### Objective
Copy word for word the items from the line containing "What is the precise" through the line containing "3. bbox=(0, 75, 201, 163): pebble beach", including both of those lines. Leave the pictures out.

+++ Provided information

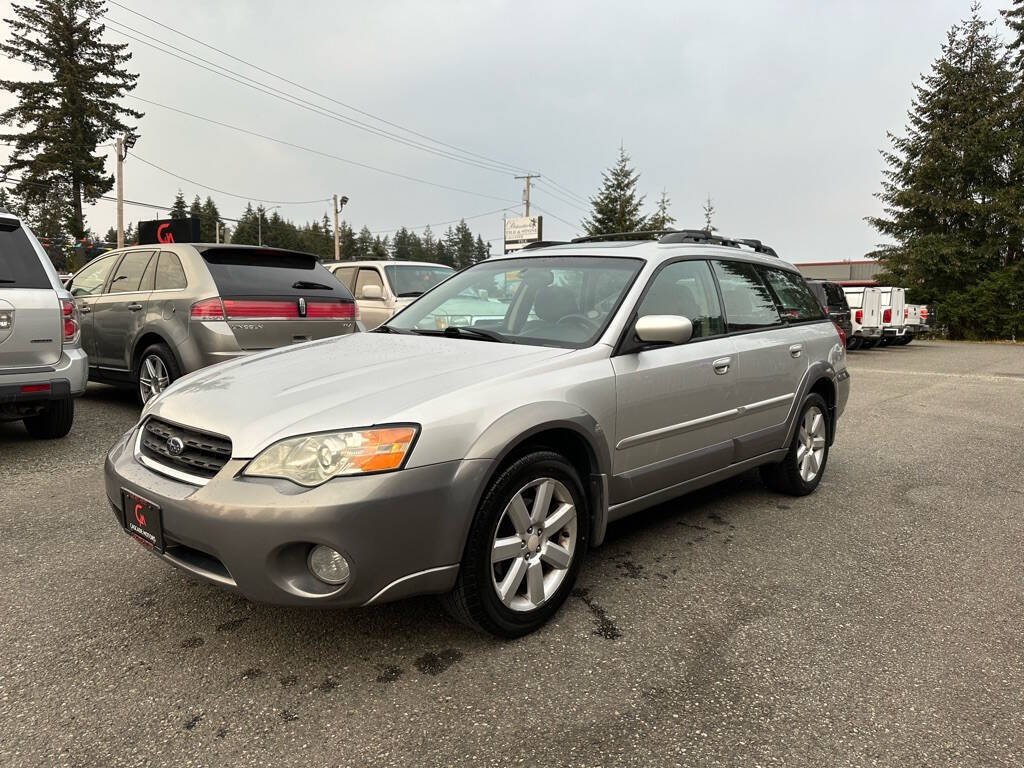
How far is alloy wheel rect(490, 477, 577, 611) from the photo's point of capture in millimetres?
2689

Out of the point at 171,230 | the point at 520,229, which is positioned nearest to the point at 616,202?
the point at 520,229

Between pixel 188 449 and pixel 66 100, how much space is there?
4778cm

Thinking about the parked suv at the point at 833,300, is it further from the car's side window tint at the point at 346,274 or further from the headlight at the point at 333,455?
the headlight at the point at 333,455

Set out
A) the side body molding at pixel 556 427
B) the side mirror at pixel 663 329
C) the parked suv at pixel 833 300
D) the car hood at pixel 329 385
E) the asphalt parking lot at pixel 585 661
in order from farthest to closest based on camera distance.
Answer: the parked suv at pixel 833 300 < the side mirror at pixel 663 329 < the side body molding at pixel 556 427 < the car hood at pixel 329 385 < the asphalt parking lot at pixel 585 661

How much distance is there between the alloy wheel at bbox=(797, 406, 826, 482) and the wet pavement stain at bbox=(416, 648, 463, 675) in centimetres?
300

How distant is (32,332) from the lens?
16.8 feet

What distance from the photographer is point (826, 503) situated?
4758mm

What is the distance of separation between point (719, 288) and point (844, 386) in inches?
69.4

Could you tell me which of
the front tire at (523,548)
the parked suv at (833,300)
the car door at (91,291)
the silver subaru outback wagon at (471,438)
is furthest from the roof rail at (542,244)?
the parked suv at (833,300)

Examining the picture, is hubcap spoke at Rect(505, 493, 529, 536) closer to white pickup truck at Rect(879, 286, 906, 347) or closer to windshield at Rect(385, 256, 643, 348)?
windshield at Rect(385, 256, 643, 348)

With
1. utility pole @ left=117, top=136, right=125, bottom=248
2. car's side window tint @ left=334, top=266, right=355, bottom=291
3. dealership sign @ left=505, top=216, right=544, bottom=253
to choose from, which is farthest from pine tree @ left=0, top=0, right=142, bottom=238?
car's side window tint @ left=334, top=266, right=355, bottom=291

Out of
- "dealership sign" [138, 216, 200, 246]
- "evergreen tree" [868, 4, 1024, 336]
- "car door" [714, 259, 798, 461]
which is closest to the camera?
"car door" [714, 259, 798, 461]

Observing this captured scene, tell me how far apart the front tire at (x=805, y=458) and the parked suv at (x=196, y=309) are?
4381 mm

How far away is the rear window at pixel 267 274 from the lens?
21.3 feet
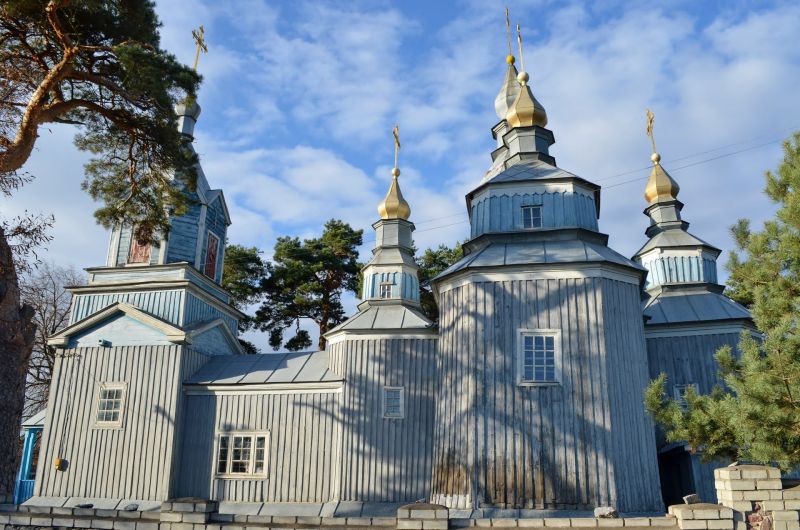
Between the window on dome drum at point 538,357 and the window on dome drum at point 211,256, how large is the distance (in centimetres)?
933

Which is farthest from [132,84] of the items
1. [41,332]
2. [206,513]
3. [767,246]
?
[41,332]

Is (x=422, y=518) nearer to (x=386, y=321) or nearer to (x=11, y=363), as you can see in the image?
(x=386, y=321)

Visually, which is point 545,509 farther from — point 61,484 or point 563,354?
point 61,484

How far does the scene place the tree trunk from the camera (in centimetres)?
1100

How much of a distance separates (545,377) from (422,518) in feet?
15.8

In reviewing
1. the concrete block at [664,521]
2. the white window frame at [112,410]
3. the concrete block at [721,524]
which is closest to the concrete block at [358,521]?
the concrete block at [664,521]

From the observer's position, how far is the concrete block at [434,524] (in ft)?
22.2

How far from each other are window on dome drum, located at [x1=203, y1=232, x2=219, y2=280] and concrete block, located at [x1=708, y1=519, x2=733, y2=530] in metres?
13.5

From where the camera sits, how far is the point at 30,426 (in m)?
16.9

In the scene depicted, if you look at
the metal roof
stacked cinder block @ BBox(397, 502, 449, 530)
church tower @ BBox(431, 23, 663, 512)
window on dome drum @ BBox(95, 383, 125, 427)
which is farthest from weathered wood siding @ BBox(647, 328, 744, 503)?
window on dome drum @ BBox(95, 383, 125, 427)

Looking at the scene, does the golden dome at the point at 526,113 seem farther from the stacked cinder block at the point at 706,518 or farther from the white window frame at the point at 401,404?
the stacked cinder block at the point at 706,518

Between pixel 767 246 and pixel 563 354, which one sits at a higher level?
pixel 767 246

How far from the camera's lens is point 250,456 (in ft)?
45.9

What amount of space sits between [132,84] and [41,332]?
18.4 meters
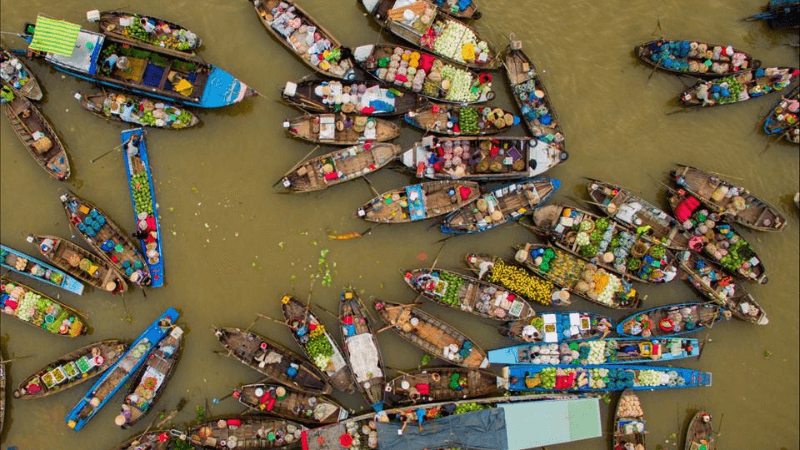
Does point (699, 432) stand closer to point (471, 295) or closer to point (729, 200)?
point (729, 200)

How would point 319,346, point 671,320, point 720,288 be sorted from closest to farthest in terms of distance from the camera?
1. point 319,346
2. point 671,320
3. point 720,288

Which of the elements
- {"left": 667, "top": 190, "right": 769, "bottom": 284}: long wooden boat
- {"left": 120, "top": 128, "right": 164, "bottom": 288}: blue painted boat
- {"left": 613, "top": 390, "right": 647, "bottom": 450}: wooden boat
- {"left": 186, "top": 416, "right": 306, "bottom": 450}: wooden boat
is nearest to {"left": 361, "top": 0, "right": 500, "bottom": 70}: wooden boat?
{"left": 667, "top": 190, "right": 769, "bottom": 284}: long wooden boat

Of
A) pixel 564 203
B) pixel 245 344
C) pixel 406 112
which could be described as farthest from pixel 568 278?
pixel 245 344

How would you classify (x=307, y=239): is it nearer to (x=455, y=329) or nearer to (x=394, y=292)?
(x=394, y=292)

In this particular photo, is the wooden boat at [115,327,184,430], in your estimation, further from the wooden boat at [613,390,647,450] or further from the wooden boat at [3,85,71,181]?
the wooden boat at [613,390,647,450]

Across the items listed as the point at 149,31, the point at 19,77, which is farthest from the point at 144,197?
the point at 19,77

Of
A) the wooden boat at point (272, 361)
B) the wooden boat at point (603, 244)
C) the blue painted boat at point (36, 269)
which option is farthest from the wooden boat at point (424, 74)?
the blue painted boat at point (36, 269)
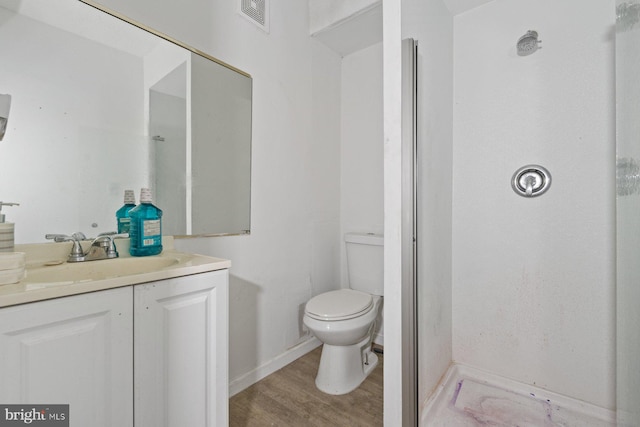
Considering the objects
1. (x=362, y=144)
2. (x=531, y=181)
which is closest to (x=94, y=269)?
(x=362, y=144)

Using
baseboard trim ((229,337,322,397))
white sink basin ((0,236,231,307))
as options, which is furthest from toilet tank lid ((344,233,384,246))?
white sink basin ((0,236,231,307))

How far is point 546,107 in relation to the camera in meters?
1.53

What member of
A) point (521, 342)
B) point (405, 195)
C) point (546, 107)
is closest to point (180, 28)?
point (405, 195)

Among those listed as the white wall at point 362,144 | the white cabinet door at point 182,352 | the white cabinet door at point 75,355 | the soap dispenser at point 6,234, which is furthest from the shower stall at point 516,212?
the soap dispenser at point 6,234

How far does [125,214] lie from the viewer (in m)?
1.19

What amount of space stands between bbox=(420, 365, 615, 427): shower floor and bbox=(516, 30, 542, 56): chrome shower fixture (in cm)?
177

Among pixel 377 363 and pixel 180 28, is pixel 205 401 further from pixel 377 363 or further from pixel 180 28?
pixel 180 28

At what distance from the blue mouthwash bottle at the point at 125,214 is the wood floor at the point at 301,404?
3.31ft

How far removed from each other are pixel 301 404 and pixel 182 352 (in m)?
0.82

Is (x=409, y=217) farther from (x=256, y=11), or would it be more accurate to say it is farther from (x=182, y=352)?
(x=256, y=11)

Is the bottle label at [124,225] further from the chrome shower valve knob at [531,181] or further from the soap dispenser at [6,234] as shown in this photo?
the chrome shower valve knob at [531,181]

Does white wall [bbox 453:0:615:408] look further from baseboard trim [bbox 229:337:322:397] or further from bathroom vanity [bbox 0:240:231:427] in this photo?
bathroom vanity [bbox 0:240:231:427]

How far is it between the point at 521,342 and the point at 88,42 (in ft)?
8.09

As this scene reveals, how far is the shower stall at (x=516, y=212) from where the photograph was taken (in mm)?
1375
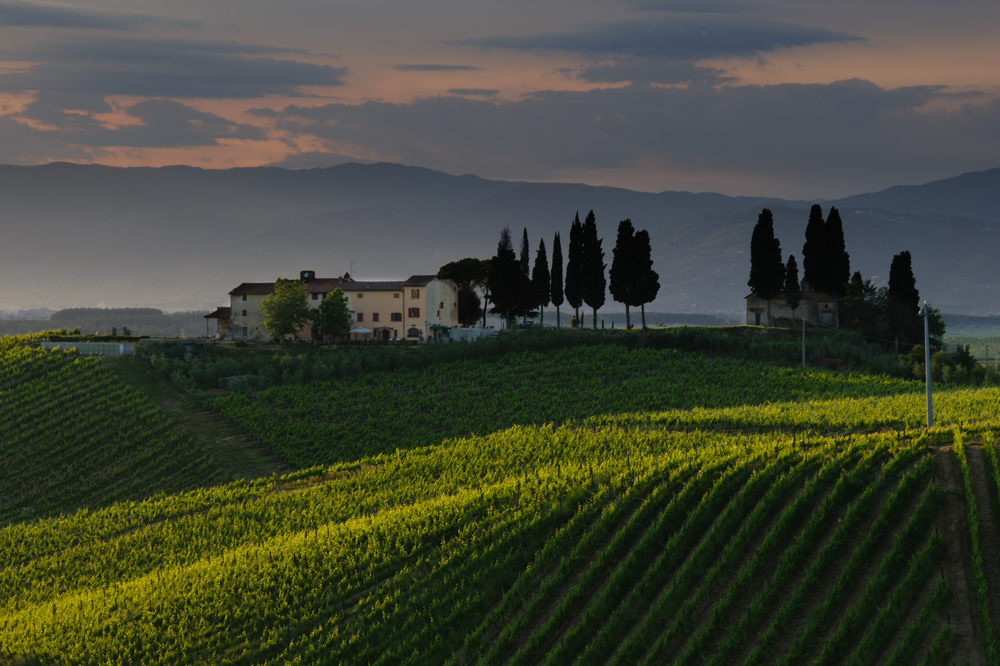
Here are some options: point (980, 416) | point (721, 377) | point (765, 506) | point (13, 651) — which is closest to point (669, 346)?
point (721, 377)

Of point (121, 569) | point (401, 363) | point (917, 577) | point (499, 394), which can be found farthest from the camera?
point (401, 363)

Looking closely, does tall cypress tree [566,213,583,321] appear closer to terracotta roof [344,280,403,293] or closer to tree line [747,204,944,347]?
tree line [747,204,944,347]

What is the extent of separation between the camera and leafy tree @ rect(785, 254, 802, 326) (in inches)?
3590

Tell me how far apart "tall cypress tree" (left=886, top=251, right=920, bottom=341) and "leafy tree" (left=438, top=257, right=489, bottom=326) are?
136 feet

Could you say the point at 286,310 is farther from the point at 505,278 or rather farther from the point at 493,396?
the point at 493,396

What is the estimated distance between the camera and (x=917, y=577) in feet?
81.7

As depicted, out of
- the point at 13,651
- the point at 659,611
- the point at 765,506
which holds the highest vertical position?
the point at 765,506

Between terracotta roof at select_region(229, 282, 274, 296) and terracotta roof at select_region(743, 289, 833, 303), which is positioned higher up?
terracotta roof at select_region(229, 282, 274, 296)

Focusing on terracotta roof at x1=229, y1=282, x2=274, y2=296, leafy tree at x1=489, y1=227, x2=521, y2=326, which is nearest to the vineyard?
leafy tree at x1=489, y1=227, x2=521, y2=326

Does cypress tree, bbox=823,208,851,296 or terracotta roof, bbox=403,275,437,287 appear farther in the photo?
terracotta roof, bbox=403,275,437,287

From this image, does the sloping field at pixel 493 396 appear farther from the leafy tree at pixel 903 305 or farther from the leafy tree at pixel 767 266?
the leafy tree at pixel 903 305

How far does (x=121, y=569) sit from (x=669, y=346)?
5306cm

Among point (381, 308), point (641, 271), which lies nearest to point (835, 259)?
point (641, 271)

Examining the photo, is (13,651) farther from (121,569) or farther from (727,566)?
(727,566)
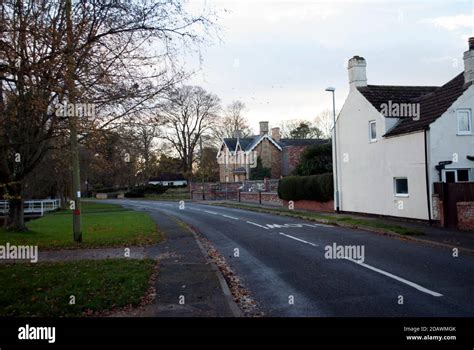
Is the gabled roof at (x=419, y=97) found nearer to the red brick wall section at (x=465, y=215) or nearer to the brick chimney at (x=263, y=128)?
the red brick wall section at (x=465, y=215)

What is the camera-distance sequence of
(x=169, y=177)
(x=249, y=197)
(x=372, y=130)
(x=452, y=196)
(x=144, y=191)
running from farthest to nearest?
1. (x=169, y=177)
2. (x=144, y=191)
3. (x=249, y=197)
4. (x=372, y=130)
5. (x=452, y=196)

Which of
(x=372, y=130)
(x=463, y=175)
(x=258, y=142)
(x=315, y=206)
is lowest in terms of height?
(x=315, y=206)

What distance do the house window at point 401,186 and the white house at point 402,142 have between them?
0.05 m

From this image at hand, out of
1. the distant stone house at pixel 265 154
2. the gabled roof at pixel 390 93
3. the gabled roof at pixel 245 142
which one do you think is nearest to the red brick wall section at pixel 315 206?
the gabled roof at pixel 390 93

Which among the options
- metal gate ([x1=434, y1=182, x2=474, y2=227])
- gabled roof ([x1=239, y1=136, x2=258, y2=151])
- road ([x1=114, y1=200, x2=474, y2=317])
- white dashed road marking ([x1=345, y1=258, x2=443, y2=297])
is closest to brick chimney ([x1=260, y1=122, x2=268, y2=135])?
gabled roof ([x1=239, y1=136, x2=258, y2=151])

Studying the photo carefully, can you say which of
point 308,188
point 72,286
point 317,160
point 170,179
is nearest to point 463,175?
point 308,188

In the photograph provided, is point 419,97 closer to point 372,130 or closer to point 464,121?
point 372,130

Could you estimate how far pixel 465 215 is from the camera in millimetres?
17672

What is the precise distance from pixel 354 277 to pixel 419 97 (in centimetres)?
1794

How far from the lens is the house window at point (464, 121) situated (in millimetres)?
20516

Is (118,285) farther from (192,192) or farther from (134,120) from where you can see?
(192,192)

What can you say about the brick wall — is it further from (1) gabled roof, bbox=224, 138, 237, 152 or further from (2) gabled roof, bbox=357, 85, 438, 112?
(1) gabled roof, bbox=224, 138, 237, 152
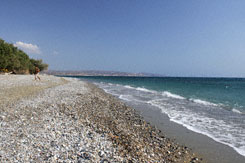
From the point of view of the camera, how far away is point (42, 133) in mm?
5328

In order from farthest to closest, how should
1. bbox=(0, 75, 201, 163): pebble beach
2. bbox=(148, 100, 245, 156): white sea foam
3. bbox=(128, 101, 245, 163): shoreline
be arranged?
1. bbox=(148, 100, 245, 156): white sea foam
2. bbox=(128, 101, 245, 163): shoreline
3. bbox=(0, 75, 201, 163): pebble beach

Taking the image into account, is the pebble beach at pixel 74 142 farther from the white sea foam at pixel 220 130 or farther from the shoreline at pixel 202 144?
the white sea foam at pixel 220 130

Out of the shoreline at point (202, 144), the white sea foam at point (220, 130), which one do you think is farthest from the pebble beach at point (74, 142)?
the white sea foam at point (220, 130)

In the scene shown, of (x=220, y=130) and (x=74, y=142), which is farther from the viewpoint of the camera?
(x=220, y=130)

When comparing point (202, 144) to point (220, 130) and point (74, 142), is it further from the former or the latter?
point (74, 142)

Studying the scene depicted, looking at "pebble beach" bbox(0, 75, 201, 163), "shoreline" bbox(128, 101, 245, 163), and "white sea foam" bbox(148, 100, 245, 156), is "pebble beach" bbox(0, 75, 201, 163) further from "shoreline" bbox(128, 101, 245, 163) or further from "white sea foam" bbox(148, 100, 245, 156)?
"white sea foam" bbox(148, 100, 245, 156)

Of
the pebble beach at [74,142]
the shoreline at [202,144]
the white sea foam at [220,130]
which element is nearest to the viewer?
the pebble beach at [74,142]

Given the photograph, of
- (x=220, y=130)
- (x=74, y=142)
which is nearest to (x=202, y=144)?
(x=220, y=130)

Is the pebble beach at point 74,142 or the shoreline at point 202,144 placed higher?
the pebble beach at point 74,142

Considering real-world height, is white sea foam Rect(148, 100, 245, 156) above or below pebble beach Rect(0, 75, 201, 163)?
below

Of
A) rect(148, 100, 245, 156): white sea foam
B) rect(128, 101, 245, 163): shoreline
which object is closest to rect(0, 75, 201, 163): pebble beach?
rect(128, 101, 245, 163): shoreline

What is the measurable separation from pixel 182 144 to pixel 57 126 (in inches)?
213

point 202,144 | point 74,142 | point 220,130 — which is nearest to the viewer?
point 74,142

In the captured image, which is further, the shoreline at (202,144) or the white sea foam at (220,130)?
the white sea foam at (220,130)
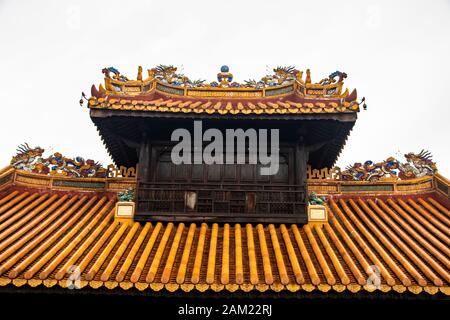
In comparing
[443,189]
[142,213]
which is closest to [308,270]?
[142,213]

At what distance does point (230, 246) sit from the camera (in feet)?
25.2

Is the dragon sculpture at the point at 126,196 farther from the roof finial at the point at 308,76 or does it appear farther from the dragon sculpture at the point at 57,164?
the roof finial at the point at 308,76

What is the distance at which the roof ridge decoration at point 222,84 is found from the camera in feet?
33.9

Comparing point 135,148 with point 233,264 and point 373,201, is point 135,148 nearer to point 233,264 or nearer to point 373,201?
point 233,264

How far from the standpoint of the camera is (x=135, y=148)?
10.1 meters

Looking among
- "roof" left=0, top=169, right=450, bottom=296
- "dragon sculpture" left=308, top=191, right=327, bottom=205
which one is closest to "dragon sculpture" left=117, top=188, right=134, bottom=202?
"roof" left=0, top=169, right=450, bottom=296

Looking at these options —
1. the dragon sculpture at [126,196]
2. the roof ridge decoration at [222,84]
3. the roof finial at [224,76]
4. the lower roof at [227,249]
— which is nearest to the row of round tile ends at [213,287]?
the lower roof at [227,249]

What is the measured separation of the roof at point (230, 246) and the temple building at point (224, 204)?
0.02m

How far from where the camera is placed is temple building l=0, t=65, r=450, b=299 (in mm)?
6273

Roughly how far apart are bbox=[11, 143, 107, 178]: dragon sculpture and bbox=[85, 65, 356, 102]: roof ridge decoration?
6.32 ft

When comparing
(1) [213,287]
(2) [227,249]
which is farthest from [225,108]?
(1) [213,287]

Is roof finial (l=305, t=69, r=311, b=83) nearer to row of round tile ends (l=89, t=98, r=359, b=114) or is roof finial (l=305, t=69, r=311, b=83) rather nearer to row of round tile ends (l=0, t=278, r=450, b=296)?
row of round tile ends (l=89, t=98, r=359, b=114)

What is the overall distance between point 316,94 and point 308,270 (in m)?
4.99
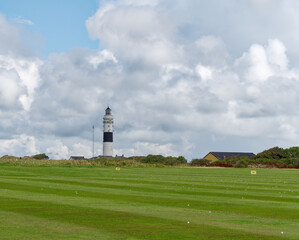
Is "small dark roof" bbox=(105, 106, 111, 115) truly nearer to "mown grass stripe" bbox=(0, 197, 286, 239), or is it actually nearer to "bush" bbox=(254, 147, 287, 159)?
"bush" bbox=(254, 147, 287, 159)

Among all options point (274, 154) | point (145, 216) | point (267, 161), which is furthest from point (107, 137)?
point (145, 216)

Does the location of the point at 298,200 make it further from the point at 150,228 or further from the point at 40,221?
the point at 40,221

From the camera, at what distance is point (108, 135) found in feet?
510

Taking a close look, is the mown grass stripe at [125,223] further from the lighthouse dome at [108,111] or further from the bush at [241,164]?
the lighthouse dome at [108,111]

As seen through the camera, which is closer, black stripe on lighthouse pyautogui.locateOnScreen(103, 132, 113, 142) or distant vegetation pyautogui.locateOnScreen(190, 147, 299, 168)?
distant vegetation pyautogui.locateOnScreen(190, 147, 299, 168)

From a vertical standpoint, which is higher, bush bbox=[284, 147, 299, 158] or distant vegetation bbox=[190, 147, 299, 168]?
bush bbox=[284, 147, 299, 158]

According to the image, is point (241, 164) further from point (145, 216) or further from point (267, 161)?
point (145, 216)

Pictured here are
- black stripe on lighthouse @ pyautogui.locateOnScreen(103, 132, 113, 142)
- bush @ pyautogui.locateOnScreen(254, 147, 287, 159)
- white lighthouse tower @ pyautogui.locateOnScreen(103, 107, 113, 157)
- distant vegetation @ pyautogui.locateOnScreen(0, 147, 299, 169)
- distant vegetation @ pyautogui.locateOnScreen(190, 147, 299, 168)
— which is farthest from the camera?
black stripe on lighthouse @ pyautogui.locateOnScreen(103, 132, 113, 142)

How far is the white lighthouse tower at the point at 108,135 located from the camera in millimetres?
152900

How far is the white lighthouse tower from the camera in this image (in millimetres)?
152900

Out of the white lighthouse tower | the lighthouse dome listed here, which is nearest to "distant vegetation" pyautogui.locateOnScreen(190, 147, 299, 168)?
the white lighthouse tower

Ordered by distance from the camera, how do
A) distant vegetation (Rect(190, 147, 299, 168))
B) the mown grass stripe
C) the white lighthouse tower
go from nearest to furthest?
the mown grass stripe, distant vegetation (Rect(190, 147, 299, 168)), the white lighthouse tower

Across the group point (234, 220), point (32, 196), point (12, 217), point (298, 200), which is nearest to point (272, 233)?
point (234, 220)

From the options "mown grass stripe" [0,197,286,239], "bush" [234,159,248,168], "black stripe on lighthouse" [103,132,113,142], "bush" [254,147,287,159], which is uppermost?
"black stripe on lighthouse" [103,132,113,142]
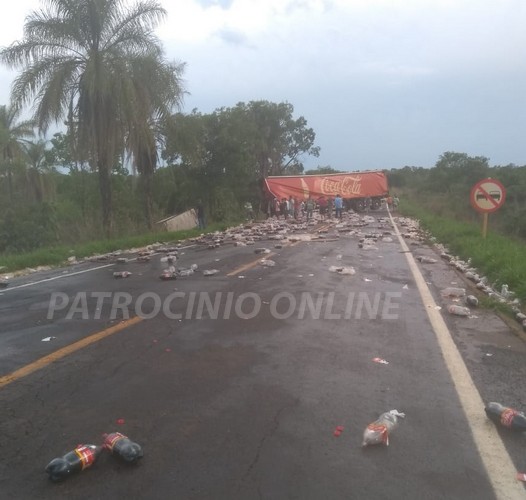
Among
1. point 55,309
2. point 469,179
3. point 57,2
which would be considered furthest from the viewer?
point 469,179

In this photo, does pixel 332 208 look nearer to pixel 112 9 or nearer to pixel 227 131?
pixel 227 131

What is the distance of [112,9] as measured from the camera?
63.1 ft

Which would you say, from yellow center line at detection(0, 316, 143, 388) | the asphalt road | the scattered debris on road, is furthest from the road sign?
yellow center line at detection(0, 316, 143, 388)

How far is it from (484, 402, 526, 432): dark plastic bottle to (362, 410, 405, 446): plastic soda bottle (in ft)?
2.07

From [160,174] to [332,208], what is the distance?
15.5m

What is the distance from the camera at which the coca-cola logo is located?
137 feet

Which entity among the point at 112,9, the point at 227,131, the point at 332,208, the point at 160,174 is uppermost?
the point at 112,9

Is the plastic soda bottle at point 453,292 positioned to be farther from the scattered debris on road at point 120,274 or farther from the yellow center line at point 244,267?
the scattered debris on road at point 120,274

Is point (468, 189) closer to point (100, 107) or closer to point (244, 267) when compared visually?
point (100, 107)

++++++

### Result of the task
What is the precise distance from pixel 354 277 to pixel 419 97 (in centimetres)?
1794

How far from the lens is the house window at point (464, 121) situated (in millimetres)?
20516

Is (118,285) farther from (192,192) or farther from (134,120) from where you can see?
(192,192)

What can you say about the brick wall — is it further from (1) gabled roof, bbox=224, 138, 237, 152 or further from (2) gabled roof, bbox=357, 85, 438, 112?
(1) gabled roof, bbox=224, 138, 237, 152
From the point of view of the camera, how far away is point (42, 133) in mm?
5328

In order from farthest to closest, how should
1. bbox=(0, 75, 201, 163): pebble beach
2. bbox=(148, 100, 245, 156): white sea foam
3. bbox=(128, 101, 245, 163): shoreline
be arranged?
1. bbox=(148, 100, 245, 156): white sea foam
2. bbox=(128, 101, 245, 163): shoreline
3. bbox=(0, 75, 201, 163): pebble beach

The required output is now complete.